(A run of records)
============
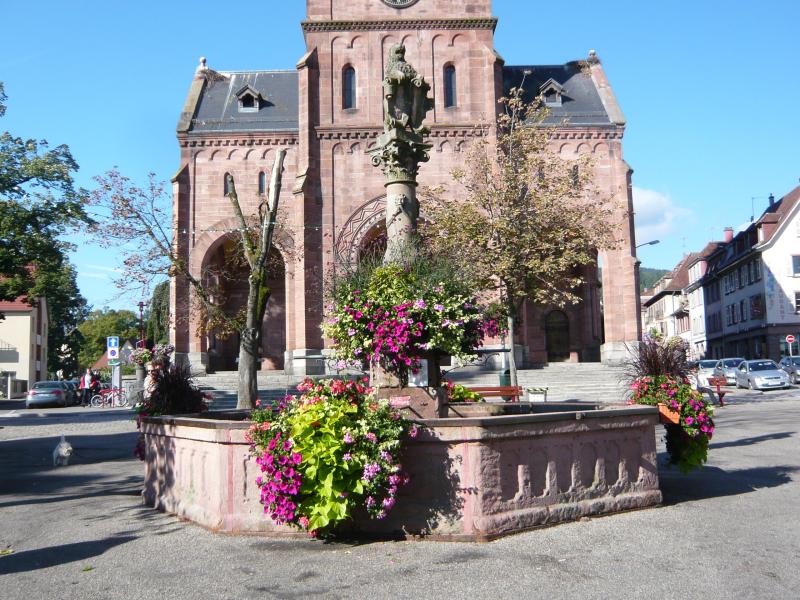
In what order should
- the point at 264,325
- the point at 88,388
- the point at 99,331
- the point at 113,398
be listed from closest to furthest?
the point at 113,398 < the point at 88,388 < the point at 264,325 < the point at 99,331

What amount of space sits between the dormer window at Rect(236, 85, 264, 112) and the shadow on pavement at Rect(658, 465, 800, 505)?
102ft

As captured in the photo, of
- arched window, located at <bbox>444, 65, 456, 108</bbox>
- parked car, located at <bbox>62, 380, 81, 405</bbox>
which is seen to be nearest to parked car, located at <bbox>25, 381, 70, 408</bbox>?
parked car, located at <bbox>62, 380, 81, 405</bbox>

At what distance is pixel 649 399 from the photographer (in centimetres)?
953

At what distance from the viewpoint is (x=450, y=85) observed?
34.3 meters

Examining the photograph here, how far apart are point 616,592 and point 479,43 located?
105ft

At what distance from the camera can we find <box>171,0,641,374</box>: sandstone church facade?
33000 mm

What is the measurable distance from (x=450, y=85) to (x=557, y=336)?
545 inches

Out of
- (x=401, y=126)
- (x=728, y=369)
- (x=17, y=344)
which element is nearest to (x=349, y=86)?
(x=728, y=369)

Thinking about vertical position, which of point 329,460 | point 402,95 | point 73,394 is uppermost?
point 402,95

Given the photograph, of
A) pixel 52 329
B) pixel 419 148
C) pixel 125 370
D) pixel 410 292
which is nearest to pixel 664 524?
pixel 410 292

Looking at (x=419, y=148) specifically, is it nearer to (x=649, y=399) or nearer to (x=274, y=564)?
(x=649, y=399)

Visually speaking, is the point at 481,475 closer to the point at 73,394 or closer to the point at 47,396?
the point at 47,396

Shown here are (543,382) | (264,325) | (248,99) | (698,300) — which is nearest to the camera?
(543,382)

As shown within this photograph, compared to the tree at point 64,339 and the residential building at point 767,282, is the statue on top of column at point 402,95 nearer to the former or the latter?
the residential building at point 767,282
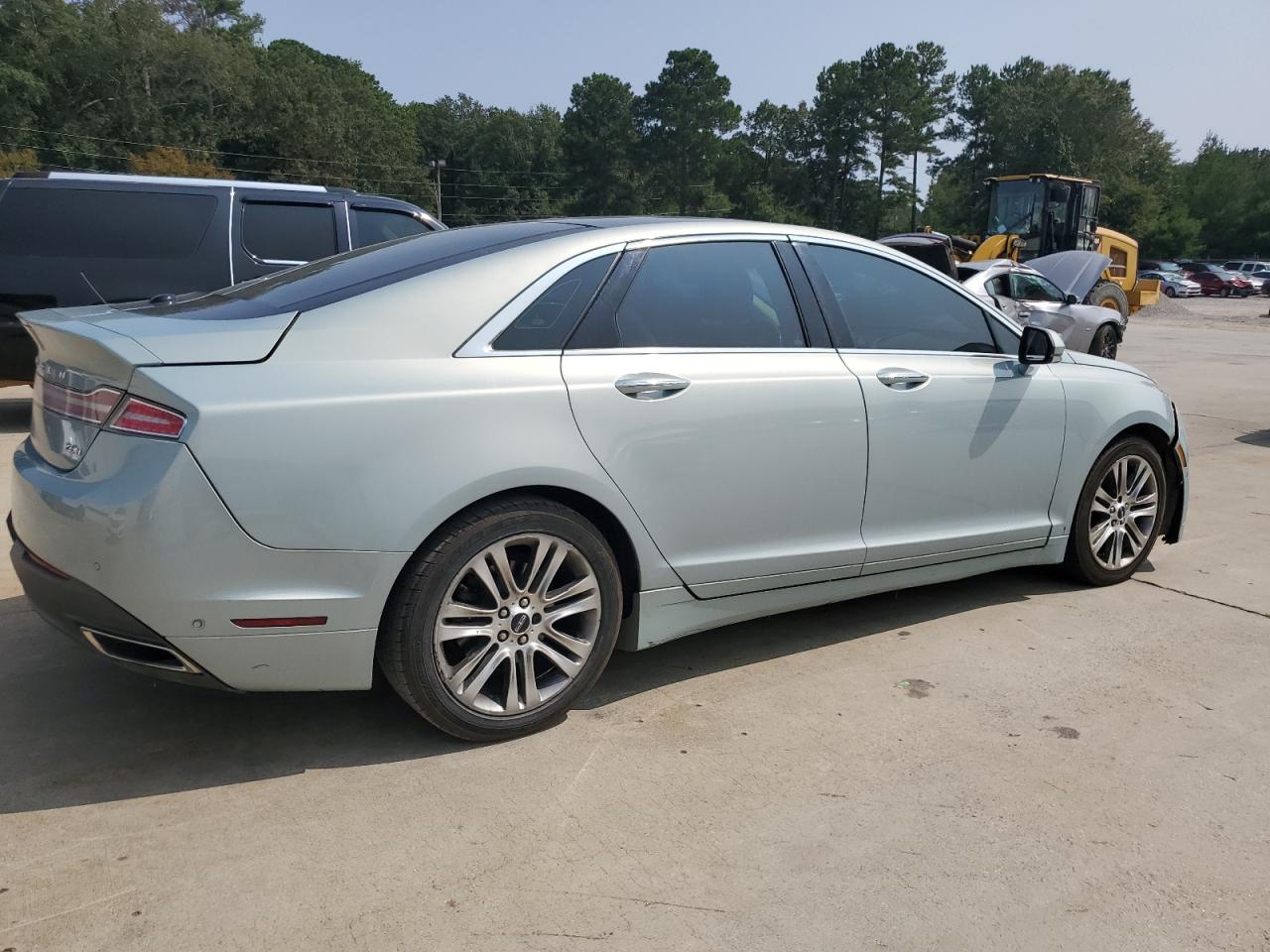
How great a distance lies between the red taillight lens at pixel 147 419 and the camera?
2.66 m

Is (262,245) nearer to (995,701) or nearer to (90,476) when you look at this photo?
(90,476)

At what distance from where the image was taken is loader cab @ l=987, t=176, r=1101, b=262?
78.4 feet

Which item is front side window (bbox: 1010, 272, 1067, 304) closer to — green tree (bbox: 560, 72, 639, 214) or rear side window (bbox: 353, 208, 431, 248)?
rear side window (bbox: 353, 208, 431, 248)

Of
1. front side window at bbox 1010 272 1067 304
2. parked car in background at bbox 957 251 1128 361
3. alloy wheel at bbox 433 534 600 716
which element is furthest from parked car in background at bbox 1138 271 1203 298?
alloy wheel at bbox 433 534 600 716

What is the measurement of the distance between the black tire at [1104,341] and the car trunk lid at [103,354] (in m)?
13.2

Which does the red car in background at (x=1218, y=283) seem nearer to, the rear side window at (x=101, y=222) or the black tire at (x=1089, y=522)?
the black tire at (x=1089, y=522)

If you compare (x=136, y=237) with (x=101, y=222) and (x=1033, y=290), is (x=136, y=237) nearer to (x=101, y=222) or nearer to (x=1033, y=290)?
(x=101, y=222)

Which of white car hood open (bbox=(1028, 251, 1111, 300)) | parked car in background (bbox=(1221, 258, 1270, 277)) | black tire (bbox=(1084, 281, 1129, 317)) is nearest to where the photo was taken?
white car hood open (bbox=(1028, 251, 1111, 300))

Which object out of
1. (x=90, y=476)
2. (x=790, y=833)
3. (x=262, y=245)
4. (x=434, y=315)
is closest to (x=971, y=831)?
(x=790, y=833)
============
WRITTEN REQUEST: Transcribe the complete set of entries verbatim. No pictures belong in the copy.

FULL OUTPUT:
In what order should
- the point at 264,325
- the point at 88,388
- the point at 99,331
- the point at 113,398
be listed from closest to furthest?
the point at 113,398 < the point at 88,388 < the point at 264,325 < the point at 99,331

What amount of space sits between the dormer window at Rect(236, 85, 264, 112) and the shadow on pavement at Rect(658, 465, 800, 505)?
102ft

As captured in the photo, of
- arched window, located at <bbox>444, 65, 456, 108</bbox>
- parked car, located at <bbox>62, 380, 81, 405</bbox>
which is seen to be nearest to parked car, located at <bbox>25, 381, 70, 408</bbox>?
parked car, located at <bbox>62, 380, 81, 405</bbox>

At what distance is pixel 649 399 from the photographer (in centimetres)?
953

At what distance from the viewpoint is (x=450, y=85) observed?
34.3 meters

Examining the photograph here, how far apart are point 616,592 and point 479,43 located?
105ft

At what distance from the camera can we find <box>171,0,641,374</box>: sandstone church facade?
33000 mm

What is the measurable distance from (x=450, y=85) to (x=557, y=336)?
545 inches

Out of
- (x=401, y=126)
- (x=728, y=369)
- (x=17, y=344)
which element is nearest to (x=349, y=86)?
(x=728, y=369)

Thinking about vertical position, which of point 329,460 | point 402,95 | point 73,394 is uppermost?
point 402,95

Given the photograph, of
A) pixel 52 329
B) pixel 419 148
C) pixel 125 370
D) pixel 410 292
which is nearest to pixel 664 524?
pixel 410 292

Looking at (x=419, y=148) specifically, is it nearer to (x=649, y=399) or nearer to (x=274, y=564)?
(x=649, y=399)

Visually speaking, is the point at 481,475 closer to the point at 73,394 or closer to the point at 47,396?
the point at 47,396

Shown here are (543,382) | (264,325) | (248,99) | (698,300) — which is nearest to the camera?
(543,382)

As shown within this photograph, compared to the tree at point 64,339 and the residential building at point 767,282, is the statue on top of column at point 402,95 nearer to the former or the latter?
the residential building at point 767,282
How great a distance lies between the red taillight lens at pixel 147 419 and the camera?
2.66 m

Is (262,245) nearer to (995,701) or nearer to (90,476) when you look at this photo?
(90,476)

At what distance from where the image was taken is loader cab @ l=987, t=176, r=1101, b=262?
78.4 feet

Which item is front side window (bbox: 1010, 272, 1067, 304) closer to — green tree (bbox: 560, 72, 639, 214) or rear side window (bbox: 353, 208, 431, 248)?
rear side window (bbox: 353, 208, 431, 248)

Of
1. front side window at bbox 1010 272 1067 304
2. parked car in background at bbox 957 251 1128 361
3. alloy wheel at bbox 433 534 600 716
which element is furthest from parked car in background at bbox 1138 271 1203 298?
alloy wheel at bbox 433 534 600 716

What is the measurement of the distance between the black tire at [1104,341] and the car trunk lid at [103,354] (in m)?
13.2

Which does the red car in background at (x=1218, y=283) seem nearer to, the rear side window at (x=101, y=222) or the black tire at (x=1089, y=522)?
the black tire at (x=1089, y=522)

If you compare (x=136, y=237) with (x=101, y=222) and (x=1033, y=290), is (x=136, y=237) nearer to (x=101, y=222) or nearer to (x=1033, y=290)?
(x=101, y=222)

Which of white car hood open (bbox=(1028, 251, 1111, 300)) | parked car in background (bbox=(1221, 258, 1270, 277)) | black tire (bbox=(1084, 281, 1129, 317)) is nearest to where the photo was taken?
white car hood open (bbox=(1028, 251, 1111, 300))

Which object out of
1. (x=90, y=476)
2. (x=790, y=833)
3. (x=262, y=245)
4. (x=434, y=315)
is closest to (x=971, y=831)?
(x=790, y=833)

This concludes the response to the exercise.